▶ **DIRECTIONS FOR THIS TASK**
Collect every line of the entries below that contains the string "instances".

··········

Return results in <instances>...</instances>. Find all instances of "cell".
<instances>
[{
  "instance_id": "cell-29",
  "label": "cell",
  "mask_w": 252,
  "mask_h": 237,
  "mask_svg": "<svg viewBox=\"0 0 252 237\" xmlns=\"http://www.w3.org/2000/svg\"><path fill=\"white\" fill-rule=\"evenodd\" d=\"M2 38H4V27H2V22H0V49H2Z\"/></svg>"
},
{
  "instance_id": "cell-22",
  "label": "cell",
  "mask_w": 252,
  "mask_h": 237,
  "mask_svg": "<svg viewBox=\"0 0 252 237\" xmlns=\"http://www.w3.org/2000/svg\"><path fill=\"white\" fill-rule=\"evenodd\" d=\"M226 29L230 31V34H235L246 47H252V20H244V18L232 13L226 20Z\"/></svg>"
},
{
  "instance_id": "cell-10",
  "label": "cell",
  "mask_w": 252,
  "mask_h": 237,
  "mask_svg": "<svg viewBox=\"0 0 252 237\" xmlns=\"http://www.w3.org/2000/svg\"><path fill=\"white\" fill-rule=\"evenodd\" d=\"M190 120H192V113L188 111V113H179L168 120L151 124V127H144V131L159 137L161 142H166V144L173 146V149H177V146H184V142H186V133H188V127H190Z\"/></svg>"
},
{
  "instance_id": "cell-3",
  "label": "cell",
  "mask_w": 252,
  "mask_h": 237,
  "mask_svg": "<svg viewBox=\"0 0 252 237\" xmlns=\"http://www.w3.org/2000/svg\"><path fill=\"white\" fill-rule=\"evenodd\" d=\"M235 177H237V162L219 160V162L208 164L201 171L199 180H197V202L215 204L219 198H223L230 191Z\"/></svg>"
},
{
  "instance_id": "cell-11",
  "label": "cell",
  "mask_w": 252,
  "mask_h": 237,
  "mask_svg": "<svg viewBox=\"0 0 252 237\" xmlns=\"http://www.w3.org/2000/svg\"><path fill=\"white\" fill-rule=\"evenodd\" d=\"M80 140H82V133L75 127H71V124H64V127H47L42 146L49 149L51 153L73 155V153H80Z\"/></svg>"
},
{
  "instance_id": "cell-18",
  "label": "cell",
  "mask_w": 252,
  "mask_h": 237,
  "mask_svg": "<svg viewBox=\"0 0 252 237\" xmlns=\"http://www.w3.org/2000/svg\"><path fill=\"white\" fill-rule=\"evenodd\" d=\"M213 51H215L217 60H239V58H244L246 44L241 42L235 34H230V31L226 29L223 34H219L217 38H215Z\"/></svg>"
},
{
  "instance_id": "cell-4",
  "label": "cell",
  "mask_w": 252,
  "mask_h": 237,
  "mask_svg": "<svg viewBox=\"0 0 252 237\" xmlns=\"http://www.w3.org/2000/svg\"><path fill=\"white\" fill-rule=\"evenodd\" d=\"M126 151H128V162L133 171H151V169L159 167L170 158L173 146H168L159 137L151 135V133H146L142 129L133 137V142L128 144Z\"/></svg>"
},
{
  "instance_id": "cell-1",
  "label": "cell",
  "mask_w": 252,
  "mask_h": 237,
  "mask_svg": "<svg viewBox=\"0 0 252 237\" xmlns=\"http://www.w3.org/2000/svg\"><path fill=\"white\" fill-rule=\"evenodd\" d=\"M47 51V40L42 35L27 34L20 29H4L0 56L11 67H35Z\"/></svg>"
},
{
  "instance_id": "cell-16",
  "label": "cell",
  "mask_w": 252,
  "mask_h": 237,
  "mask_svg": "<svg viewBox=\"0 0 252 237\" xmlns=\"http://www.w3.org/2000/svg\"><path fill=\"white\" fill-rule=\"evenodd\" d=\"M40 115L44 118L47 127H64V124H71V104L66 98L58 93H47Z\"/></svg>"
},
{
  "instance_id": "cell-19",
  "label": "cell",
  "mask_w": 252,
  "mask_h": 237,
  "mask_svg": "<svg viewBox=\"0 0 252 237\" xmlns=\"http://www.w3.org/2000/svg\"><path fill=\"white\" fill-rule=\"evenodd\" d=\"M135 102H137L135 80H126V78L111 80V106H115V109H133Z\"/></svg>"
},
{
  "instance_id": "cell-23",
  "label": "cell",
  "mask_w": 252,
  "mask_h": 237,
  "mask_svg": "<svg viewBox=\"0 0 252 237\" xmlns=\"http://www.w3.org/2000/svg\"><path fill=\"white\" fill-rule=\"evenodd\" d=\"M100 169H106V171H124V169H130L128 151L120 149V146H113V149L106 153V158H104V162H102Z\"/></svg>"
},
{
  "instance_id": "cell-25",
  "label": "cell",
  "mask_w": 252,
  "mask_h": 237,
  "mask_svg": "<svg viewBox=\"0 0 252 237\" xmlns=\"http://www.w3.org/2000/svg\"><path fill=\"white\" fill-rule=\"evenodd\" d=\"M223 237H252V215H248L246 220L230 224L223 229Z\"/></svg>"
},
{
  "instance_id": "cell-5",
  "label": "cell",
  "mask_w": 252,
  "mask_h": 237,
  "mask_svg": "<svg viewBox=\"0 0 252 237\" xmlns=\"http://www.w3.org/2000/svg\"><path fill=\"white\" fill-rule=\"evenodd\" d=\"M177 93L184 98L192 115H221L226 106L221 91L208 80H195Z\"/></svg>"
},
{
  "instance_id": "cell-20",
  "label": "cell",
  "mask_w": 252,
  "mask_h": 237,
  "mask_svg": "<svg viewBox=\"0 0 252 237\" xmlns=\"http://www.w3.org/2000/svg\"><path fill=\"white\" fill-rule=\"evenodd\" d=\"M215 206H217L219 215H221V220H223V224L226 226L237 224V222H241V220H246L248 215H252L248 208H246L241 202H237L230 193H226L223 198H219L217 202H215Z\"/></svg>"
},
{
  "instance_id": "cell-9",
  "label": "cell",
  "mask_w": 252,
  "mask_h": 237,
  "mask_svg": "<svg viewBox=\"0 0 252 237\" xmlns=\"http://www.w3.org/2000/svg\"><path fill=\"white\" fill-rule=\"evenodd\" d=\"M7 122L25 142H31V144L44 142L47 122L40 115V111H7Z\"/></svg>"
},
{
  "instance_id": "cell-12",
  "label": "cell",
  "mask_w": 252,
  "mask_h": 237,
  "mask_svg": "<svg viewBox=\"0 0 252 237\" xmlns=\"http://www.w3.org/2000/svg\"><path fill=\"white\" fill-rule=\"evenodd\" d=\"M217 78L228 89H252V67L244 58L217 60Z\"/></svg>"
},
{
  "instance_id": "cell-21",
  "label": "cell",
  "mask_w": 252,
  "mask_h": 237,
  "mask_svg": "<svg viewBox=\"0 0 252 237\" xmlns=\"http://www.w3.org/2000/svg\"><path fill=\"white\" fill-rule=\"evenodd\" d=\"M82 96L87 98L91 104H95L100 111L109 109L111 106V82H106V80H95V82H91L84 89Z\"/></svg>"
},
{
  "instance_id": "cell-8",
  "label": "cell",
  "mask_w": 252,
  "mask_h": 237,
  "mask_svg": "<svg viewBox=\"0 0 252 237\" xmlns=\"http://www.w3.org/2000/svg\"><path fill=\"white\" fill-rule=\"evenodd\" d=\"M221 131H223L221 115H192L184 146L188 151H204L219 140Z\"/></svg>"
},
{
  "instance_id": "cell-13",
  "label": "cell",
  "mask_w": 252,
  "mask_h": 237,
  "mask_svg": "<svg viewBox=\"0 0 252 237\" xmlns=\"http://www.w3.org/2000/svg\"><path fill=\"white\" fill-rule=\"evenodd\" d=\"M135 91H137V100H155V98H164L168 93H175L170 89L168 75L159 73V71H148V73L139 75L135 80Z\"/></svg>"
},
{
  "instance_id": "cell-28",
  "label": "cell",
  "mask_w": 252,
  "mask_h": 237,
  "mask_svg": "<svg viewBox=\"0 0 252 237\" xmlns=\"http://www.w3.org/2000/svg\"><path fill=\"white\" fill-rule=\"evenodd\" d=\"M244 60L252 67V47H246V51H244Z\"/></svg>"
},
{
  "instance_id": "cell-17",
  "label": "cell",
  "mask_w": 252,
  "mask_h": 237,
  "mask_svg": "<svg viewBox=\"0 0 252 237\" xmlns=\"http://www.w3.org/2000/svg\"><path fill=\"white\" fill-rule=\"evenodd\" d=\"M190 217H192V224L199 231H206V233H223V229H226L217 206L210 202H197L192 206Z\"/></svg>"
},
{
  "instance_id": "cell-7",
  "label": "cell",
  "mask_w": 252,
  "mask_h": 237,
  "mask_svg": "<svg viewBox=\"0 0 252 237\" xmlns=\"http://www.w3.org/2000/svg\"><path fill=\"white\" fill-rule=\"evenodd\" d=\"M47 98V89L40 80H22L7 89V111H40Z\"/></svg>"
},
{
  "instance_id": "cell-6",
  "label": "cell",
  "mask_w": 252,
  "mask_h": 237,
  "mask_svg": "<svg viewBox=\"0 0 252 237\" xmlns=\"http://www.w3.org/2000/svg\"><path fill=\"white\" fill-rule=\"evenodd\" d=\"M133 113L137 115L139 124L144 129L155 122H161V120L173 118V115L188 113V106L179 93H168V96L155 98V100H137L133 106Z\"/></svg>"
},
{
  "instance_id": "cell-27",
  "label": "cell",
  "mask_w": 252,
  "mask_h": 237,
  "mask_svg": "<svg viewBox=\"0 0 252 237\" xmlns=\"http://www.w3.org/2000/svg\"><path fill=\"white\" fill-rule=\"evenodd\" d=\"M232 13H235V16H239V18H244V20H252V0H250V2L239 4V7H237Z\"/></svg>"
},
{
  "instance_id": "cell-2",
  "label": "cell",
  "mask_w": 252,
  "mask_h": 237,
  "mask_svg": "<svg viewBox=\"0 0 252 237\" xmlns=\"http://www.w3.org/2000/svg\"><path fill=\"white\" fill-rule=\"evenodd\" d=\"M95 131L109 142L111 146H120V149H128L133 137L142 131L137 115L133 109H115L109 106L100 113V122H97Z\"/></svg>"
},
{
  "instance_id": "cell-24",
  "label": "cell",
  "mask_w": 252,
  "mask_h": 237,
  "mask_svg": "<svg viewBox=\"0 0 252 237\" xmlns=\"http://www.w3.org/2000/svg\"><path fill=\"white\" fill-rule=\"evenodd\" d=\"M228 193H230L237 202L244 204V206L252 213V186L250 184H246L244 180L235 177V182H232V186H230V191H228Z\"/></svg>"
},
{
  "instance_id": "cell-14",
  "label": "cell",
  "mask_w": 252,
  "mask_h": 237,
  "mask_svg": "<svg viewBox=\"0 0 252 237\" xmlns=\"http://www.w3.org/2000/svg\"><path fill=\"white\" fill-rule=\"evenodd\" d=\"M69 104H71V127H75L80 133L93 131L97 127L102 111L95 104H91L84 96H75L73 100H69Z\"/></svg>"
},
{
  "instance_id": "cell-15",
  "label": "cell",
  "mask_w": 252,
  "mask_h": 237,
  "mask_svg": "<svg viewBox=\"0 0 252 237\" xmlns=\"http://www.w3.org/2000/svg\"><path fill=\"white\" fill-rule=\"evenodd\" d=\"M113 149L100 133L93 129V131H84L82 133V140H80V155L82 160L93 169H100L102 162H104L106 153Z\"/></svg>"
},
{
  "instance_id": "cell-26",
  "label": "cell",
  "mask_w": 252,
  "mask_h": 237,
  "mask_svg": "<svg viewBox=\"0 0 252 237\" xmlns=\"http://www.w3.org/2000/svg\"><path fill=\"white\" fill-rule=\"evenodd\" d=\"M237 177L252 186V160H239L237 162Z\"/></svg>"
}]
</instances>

··········

▶ **RIGHT ANSWER**
Return results in <instances>...</instances>. Find all instances of "cell".
<instances>
</instances>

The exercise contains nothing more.